Transform data for ML learning algorithm
Input: Data to be transformed (DataFrame)
Returns: Transformed data (DataFrame)
"""
data = spark.read.format("csv").option('header', 'true').option('inferSchema', 'true').load(filename)
data = data.withColumnRenamed('medv', 'label')
# get columns that represent features
features_list = data.columns
# pop last column since it is our target
features_list.remove('label')
# make a new column with a vector of features
v_assembler = VectorAssembler(inputCols=features_list, outputCol='features')
return v_assembler.transform(data)
if __name__ == "__main__":
train_ratio = 0.8
test_ratio = 1 - train_ratio
# create SparkSession - the entry to the cluster
spark = SparkSession.builder.master("spark://192.168.50.10:7077").appName("Linear regression with pipeline - Boston").getOrCreate()
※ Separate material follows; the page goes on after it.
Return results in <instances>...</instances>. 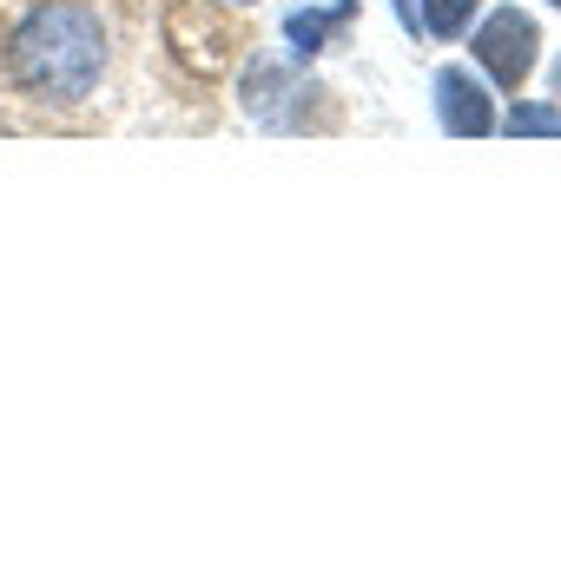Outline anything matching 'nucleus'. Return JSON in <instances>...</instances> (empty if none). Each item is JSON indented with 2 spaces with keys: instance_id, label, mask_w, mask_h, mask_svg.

data = prepare_data("BostonHousing.csv")
# split data into train and test DataFrames
train, test = data.randomSplit([train_ratio, test_ratio])
poly_exp = PolynomialExpansion(degree=3, inputCol="features", outputCol="poly_features")
lr = LinearRegression(regParam=0.1, featuresCol="poly_features")
pipeline = Pipeline(stages=[poly_exp, lr])
# fit the model
model = pipeline.fit(train)
evaluator = RegressionEvaluator()
prediction_and_labels = model.transform(train).select("prediction", "label")
print("Precision train: " + str(evaluator.evaluate(prediction_and_labels)))
prediction_and_labels = model.transform(test).select("prediction", "label")
print("Precision test: " + str(evaluator.evaluate(prediction_and_labels)))
To run the application on the cluster we use bin/spark-submit
script in $SPARK_HOME
directory.
Note: every node needs access to the files used in our models. We use Boston Housing and MNIST datasets. I have created a script to download all data. This script has to be run in all worker nodes.
To run the application on our cluster, run:
/usr/local/spark/bin/spark-submit --master "spark://192.168.50.10:7077" linear_regression.py 2> logfile
We redirected logs to logfile. If you want to see what Spark is doing, erase 2> logfile
.
Note: As you can see in logfile, Spark does many things. It has to initialize the whole cluster, create server where you can watch your jobs (on localhost on port 4040) and many others. Therefore the overhead for our application is large. When we use as little amount of data as in the BostonHousing dataset, the size of the overhead causes the application to run for a longer time than in regular Python. Therefore Spark ML is not suitable for really tiny apps as it takes longer to run them due to the overhead. But Spark ML is excellent when we have large models and large amount of data - the overhead is tiny compared to the model and parallelization is really beneficial.